## [ACTIVITY 1]
Reproduce the terbium passage word for word, from "Terbium is one" up to and including "in environmental samples.".
## [ACTIVITY 2]
According to the terbium passage, what protein does the Penn State sensor rely on?

EXERCISE TEXT Start Marker

Terbium is one of the rarer rare-earth elements. It produces the green color in cell phone displays and is also used in high-efficiency lighting and solid-state devices. However, there are various chemical, environmental, and political challenges to obtaining terbium and other rare earth elements from the environment.
Scientists at Penn State have developed a new luminescent sensor to detect terbium from complex environmental samples like acid mine waste. The sensor relies on a protein called lanmodulin. The protein binds to rare earth elements than to other metals. Its selectivity to bind rare earth elements is ideal for a sensor. It is most likely to bind to rare earth instead of different metals common in environmental samples.
Joseph Cotruvo, Jr., assistant professor and Louis Martarano Career Development Professor of Chemistry at Penn State, said, “There is not currently a domestic supply chain of rare earth elements like terbium, but they are quite abundant in non-traditional sources in the U.S., including coal byproducts, acid mine drainage, and electronic waste. In this study, we developed a luminescence-based sensor that can be used to detect and even quantify low concentrations of terbium in complex acidic samples.”

EXERCISE TEXT End Marker
PROVIDED RECORDS Start Marker

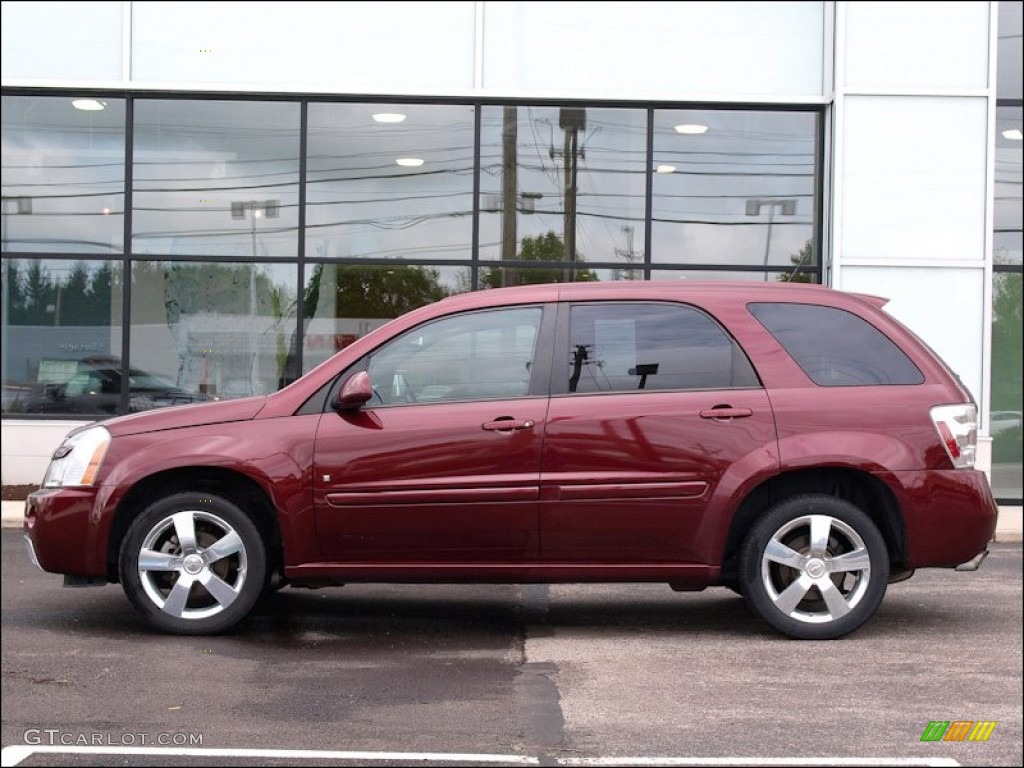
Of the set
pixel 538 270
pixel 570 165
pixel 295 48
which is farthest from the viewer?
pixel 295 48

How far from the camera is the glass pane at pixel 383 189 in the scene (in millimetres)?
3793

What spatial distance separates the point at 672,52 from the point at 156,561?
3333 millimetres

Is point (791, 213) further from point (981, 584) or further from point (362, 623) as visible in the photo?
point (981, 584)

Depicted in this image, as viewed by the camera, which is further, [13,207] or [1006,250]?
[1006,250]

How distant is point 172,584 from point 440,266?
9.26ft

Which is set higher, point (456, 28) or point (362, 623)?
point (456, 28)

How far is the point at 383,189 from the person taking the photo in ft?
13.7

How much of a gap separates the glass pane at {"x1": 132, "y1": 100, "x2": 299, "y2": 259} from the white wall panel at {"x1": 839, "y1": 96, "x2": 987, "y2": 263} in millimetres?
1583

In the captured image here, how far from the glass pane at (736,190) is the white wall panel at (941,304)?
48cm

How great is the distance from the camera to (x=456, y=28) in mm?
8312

PROVIDED RECORDS End Marker
PROVIDED RECORDS Start Marker

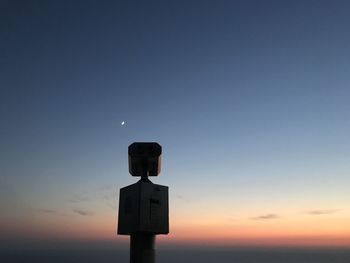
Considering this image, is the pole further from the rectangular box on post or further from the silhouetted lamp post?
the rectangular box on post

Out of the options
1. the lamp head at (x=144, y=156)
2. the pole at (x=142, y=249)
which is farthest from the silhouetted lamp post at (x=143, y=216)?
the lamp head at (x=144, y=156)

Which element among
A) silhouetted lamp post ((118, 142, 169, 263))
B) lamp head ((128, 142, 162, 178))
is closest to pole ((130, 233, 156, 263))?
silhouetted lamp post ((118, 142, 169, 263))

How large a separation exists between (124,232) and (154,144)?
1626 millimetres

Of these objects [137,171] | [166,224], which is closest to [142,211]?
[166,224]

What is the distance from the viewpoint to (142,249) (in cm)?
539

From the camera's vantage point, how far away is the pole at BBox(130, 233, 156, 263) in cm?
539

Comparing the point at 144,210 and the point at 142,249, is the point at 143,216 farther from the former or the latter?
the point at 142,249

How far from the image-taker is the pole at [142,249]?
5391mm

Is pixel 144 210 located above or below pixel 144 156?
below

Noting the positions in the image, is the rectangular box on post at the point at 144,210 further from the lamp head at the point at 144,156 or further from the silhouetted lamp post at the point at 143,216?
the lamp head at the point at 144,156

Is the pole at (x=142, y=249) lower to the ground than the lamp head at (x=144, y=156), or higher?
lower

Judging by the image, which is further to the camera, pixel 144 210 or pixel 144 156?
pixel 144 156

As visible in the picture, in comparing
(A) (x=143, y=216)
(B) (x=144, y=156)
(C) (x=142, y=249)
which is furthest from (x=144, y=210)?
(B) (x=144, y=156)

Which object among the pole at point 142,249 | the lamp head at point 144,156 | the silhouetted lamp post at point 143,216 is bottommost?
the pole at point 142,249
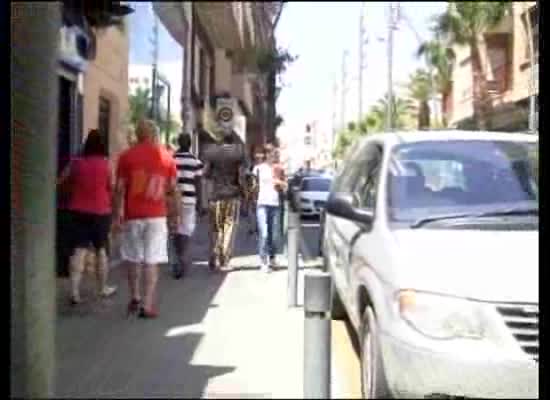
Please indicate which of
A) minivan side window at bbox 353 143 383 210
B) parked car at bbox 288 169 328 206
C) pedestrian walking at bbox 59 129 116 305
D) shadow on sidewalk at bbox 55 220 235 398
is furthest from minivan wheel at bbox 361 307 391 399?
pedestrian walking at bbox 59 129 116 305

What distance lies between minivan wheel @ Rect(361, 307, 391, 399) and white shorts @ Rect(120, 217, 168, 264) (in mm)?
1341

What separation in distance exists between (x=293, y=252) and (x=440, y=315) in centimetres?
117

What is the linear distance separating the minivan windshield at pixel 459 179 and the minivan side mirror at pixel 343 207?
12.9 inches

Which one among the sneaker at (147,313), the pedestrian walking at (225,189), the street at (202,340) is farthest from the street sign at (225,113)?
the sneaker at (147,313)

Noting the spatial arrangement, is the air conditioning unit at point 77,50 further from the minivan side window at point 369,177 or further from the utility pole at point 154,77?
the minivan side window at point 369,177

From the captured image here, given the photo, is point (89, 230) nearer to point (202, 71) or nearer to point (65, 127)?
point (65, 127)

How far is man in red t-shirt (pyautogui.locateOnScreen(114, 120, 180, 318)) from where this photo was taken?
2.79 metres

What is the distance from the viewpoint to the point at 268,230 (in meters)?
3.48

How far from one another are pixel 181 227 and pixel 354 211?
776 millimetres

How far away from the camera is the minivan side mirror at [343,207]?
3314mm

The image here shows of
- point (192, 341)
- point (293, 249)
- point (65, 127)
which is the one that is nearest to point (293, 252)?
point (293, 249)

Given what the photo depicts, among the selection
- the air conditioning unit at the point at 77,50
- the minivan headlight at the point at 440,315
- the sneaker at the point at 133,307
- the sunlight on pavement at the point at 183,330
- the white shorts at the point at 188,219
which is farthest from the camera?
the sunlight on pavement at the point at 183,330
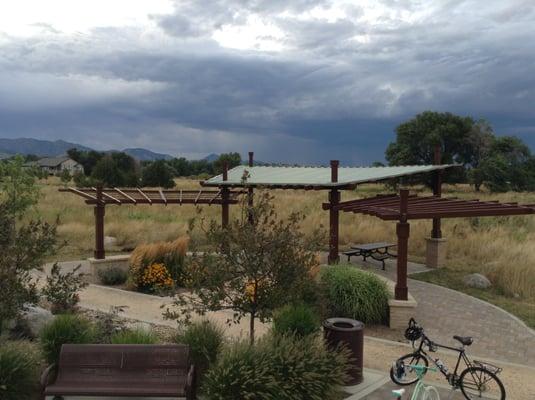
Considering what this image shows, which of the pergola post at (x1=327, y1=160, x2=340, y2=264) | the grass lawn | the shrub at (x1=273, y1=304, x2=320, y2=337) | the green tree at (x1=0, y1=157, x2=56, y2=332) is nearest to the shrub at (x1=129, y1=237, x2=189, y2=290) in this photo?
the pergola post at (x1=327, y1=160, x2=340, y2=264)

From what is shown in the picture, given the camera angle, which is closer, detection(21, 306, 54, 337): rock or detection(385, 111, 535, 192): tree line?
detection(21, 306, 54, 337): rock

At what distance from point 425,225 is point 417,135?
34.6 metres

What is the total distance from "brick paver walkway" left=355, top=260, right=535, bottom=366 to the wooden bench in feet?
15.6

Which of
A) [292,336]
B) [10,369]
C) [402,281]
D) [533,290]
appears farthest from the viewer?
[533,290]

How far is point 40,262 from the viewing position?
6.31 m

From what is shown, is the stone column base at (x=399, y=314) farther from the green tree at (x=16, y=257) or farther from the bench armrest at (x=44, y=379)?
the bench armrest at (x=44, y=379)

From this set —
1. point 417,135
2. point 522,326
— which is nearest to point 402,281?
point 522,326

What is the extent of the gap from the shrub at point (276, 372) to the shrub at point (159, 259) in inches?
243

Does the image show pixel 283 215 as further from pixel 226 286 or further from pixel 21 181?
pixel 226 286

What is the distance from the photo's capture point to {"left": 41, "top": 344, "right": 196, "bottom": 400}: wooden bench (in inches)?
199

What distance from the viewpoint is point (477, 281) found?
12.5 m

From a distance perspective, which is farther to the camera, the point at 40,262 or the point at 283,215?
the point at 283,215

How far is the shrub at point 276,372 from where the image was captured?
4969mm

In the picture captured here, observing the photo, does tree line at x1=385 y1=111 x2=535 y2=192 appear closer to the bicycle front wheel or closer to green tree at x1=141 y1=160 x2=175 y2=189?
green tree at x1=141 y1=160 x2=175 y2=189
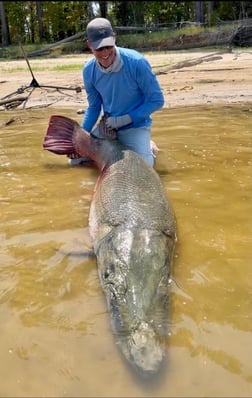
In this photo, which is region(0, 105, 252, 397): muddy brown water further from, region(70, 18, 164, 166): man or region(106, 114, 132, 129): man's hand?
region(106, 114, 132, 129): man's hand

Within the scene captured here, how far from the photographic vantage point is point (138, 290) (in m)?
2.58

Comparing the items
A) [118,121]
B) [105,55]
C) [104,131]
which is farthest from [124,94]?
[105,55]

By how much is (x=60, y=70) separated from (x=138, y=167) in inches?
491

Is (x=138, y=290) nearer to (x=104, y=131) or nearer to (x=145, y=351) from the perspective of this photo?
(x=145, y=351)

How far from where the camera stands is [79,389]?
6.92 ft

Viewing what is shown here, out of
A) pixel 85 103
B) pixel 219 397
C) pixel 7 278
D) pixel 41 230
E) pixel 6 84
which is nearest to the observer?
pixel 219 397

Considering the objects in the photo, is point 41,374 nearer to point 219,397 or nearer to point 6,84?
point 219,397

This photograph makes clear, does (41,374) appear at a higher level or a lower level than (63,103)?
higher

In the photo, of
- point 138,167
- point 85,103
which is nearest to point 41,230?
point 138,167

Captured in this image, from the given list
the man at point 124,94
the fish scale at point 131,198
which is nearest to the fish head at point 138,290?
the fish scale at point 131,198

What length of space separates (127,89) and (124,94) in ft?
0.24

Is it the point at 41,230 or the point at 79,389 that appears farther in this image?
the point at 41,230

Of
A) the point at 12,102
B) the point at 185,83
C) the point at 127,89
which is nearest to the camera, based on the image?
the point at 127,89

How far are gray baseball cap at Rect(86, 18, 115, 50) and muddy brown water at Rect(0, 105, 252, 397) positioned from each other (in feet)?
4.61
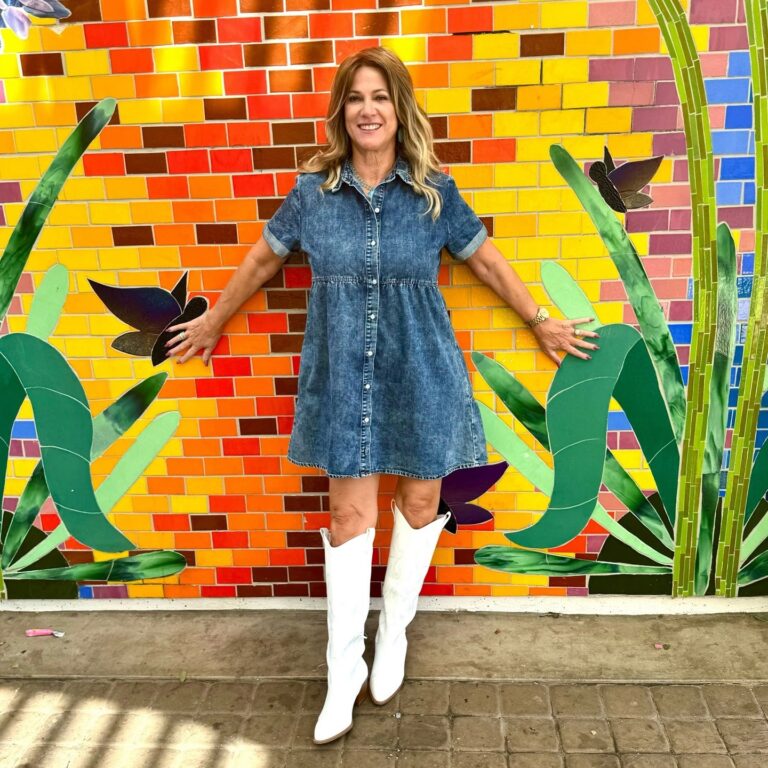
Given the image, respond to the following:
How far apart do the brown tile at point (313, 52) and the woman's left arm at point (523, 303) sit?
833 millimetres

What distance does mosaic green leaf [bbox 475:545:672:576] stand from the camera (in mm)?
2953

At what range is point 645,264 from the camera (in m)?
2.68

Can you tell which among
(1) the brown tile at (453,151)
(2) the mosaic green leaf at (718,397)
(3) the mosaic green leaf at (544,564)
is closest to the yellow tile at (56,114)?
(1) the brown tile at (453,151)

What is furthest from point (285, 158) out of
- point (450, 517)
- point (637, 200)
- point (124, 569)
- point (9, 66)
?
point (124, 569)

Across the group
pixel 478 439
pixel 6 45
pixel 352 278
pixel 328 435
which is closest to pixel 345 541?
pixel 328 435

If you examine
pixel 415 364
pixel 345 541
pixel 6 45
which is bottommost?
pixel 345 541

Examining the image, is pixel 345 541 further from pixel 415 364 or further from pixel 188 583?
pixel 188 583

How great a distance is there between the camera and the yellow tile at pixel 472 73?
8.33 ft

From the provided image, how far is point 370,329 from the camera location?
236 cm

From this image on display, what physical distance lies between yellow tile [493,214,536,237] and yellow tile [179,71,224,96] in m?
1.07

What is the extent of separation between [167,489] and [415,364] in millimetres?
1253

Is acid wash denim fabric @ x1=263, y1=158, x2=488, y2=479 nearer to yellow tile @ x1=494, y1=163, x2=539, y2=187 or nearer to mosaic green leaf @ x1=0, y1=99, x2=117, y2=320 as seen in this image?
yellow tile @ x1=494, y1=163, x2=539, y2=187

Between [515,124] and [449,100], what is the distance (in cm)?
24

PROVIDED RECORDS End Marker

## [WRITTEN RESPONSE 1]
Terbium is one of the rarer rare-earth elements. It produces the green color in cell phone displays and is also used in high-efficiency lighting and solid-state devices. However, there are various chemical, environmental, and political challenges to obtaining terbium and other rare earth elements from the environment.
Scientists at Penn State have developed a new luminescent sensor to detect terbium from complex environmental samples like acid mine waste. The sensor relies on a protein called lanmodulin. The protein binds to rare earth elements than to other metals. Its selectivity to bind rare earth elements is ideal for a sensor. It is most likely to bind to rare earth instead of different metals common in environmental samples.

## [WRITTEN RESPONSE 2]
Lanmodulin.